Masatoshi Masanobu
From →
Hong Kong
Pictures of the exhibition
Masatoshi Masanobu
From →
Hong Kong
Story of the exhibition
Axel Vervoordt Gallery Hong Kong is pleased to present a solo exhibition of Gutai artist Masatoshi Masanobu (1911-1995). This exhibition features works from the mid 1960s to the early 70s, which marked a significant and prolific evolution of Masanobu's artistic practice. The following text is an extract from the essay, Wriggling Paintings: The Art of Masatoshi Masanobu, written by scholar Koichi Kawasaki. The essay appears in the Masanobu monograph, which has been recently published and is launched on the occasion of this exhibition.
Book launch & talk:
20.11.2017, 6-8 pm
Moderated by Ysabelle Cheung, panelmembers are Koichi Kawasaki and Yeewan Koon.
Book presentation (on the occasion of the Hong Kong Art Week Gallery Walk)
21.11.2017, 5-10 pm.
Among the early-period Gutai members, Masatoshi Masanobu had a modest presence. Even in the group’s outdoor and staged exhibitions, Masanobu’s works were not as conspicuous as the other artists’ efforts. Nor did he make any historic performances or paintings that stood at the forefront of the era. But this is not to say that Masanobu was any less radical than the rest of the group. One reason for his restrained image is that Masanobu was 43 when Gutai was formed in 1954, and he had already been painting for close to twenty years. Masanobu was a rather orthodox Japanese painter, who tried to make a living as an artist while supporting himself as an art teacher. Yet, Masanobu’s creative approach appears much more idiosyncratic to younger viewers than the artist could ever have imagined.
Masanobu was born in Kochi Prefecture, Japan in 1911. After graduating from school Masanobu taught at a local elementary school. Around 1932, Masanobu took part in a summer course offered by the Dokuritsu Bijutsu Kyodai (Independent Art Association) in Osaka and he submitted some sketches to an exhibition organised by the Kochi Prefectural Artists’ League. He also showed his work in the RT Group exhibition, formed by an older painter named Seiichi Nobukiyo.
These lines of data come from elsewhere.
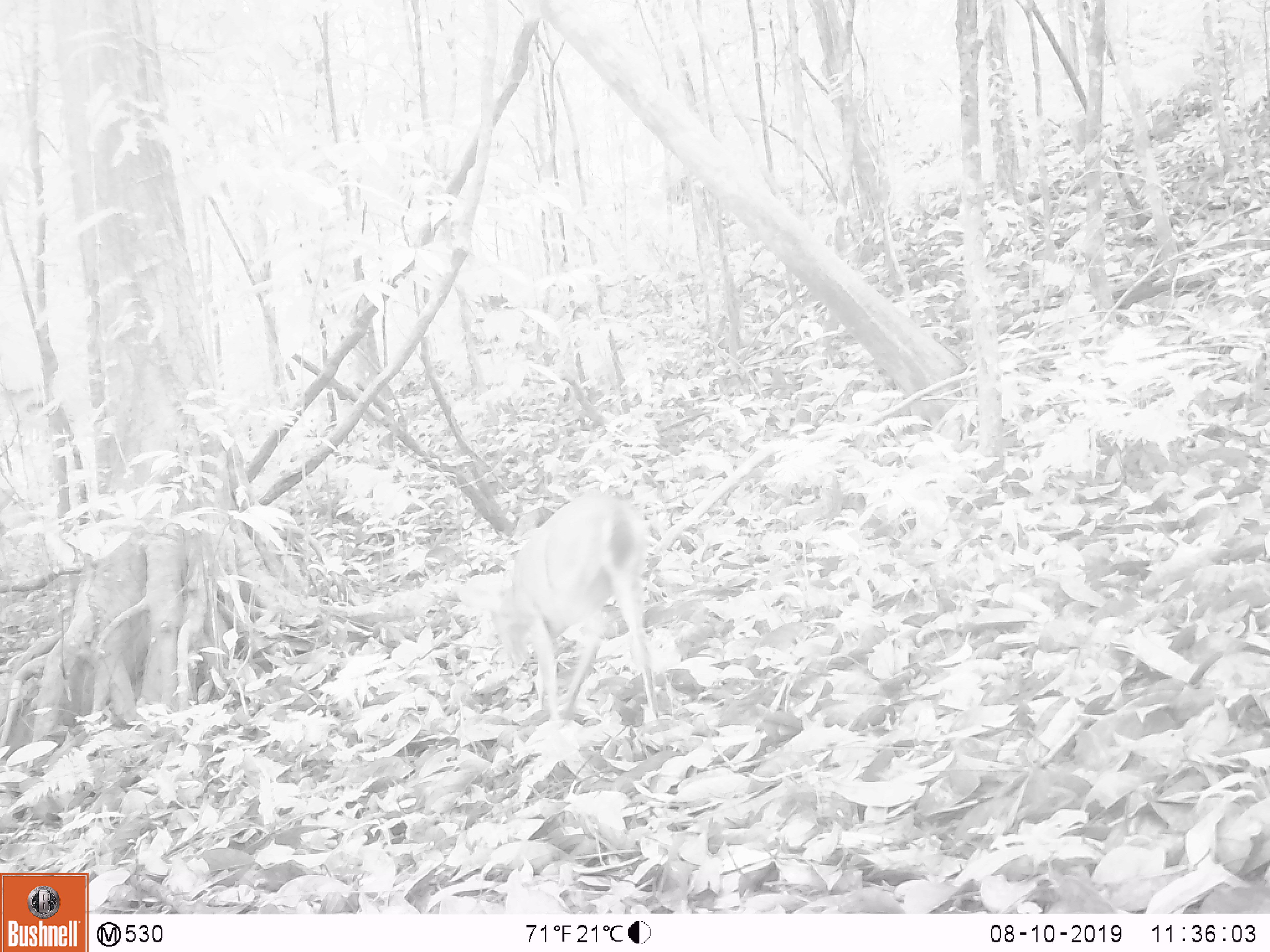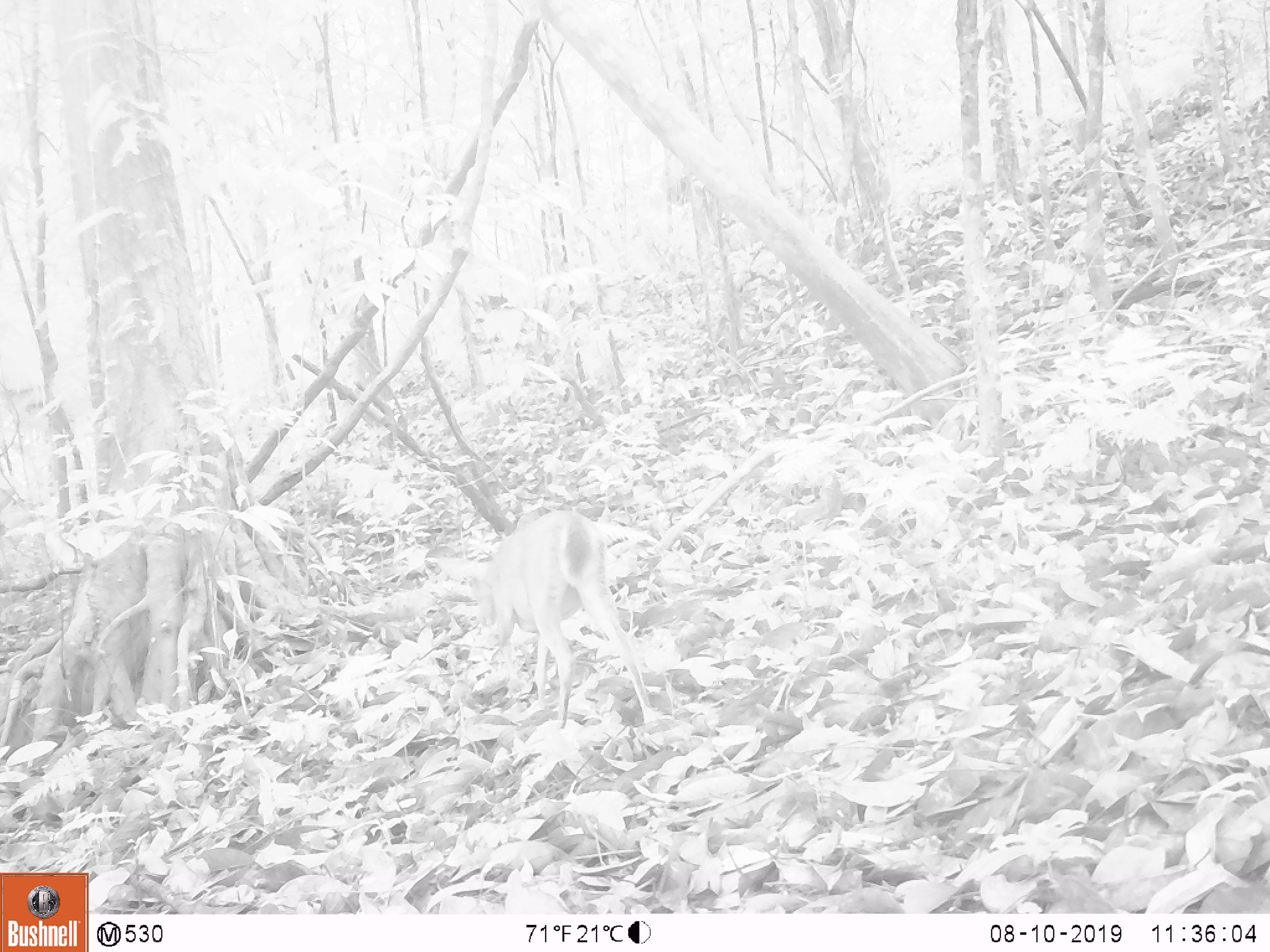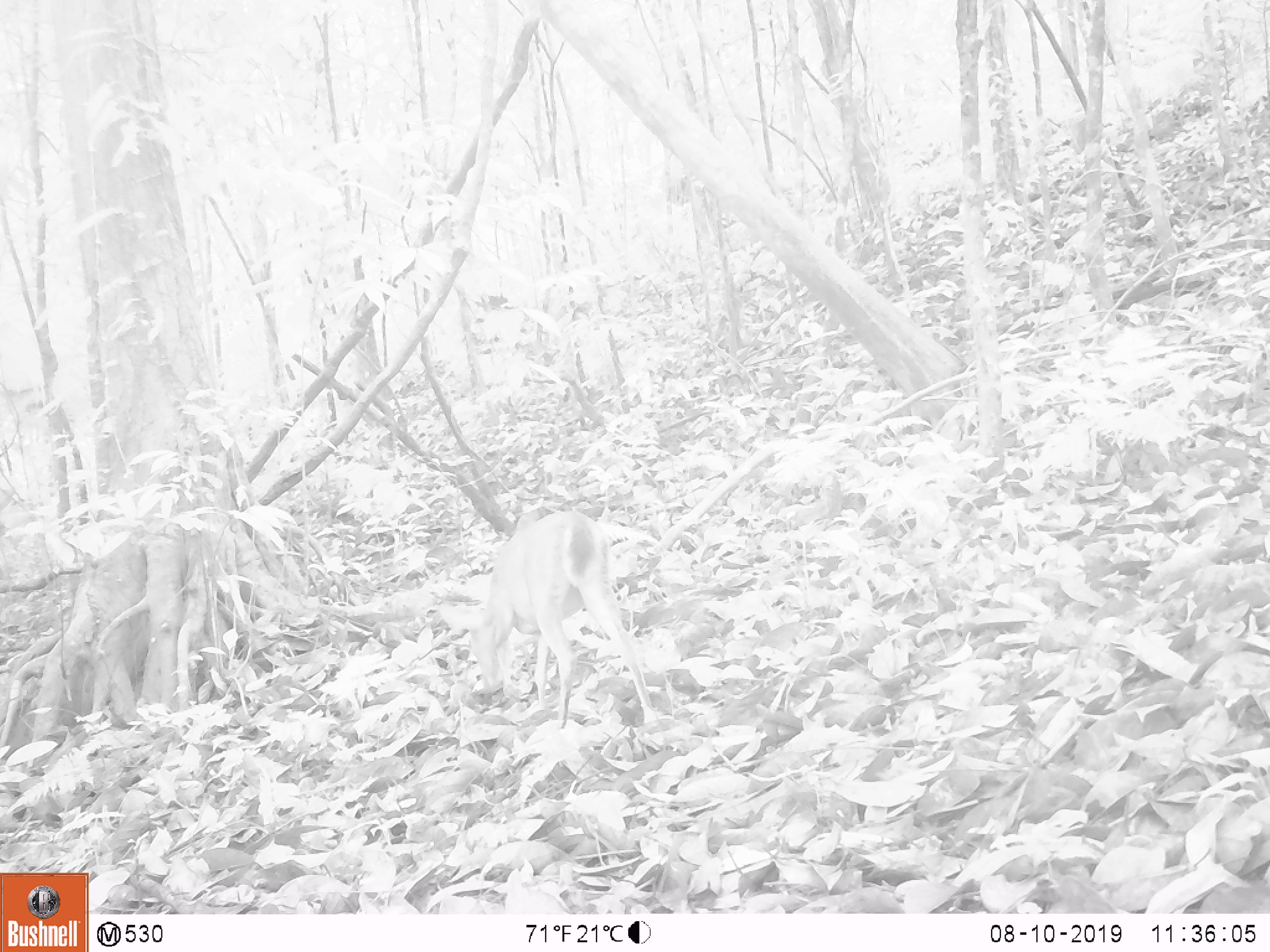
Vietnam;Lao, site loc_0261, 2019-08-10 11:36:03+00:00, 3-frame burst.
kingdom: Animalia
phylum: Chordata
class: Mammalia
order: Artiodactyla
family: Cervidae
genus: Muntiacus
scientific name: Muntiacus vuquangensis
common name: large-antlered muntjac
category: large antlered muntjac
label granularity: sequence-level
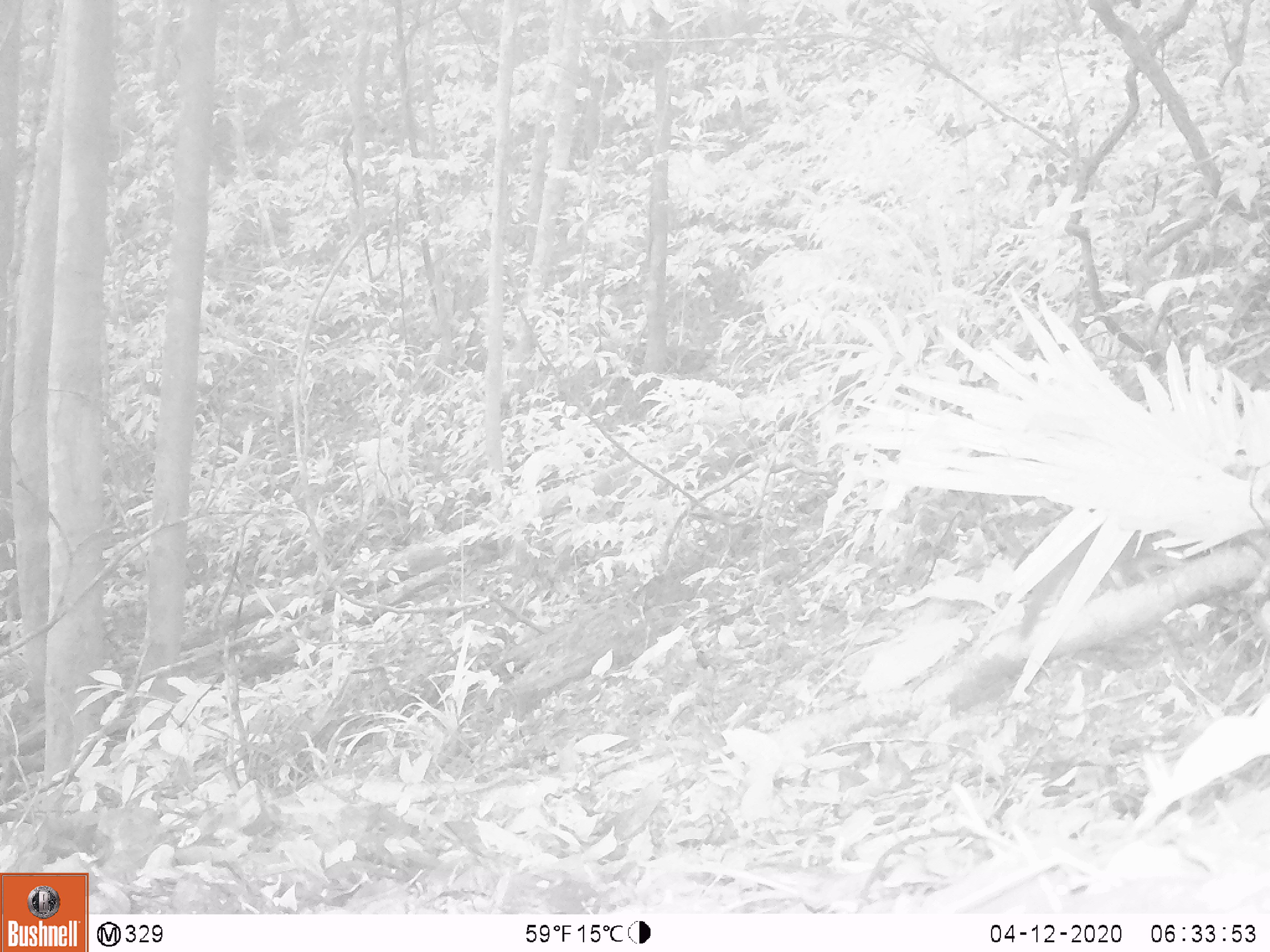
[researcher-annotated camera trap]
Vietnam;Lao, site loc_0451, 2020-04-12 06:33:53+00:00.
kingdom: Animalia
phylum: Chordata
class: Aves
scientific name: Aves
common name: bird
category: unidentified bird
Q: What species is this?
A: Unidentified bird (bird) (Aves).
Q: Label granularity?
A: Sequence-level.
Then in 1935, Masanobu moved to Tokyo, where he also supported himself by teaching. During the war in 1944, Masanobu moved to Kobe.
In 1947, Masanobu attended the Kobe Citizens’ Art Course, where he first met Jiro Yoshihara, who was a teacher in the program. This meeting fuelled Masanobu’s fervent desire to study painting. He began to actively submit his works to invitational exhibitions, including an exhibition organised by the Ashiya City Art Association; he also submitted his work to the Lapan Group Exhibition, the Babel Exhibition and the Seikatsu Zokei Exhibition. He continued these efforts for some time after joining Gutai without ever deviating from his basic approach.
Rather than being naturalistic, the paintings Masanobu made from 1952 to 1954 dealt with motifs like flowers and landscapes. These were explorations of painting based on three-dimensional objects he had made. He reused the same motifs over and over in various paintings. Around 1954, these shapes suddenly disappeared and were replaced by lines and planes. Rather than sensual abstractions, the artist’s works in the first issue of Gutai and the 1st Gutai Exhibition are made up brushstrokes with a wriggling aspect. This tendency continued until April 1958, when the shapes evolved into round, symbol-like forms.
Masanobu’s work displayed an even more fruitful development during the 1960s. In a leaflet for Masanobu’s 1965 solo show at the Gutai Pinacotheca, Yoshihara praised the artist’s use of circles and dots, “More than symbols, they seemed like properties that might emerge when the logical structure of the ground was magnified and reproduced.” The evolution of Masanobu’s work is evident from his highly accomplished Gutai solo exhibition, but he was still not satisfied that the level of completion he had achieved was able to convey a “sense of life” through the intensity of the colours, shapes, and material. He wrote. “I want to bring my work closer to a place where you can sense the unutterable depth of the spirit and life that truly conveys a sense of life.”
After Gutai disbanded in 1972, Masanobu taught painting locally and was invited to hold solo and group shows in Nishinomiya and Kobe. The symbols on Masanobu’s canvases are the product of repeated hand movements, but they also represent the interplay between natural expression and calculated composition that was occurring in the artist’s mind. Masanobu’s work was underpinned by the methodical character that he had developed as a teacher, this same methodical quality imbues his art with its uniqueness.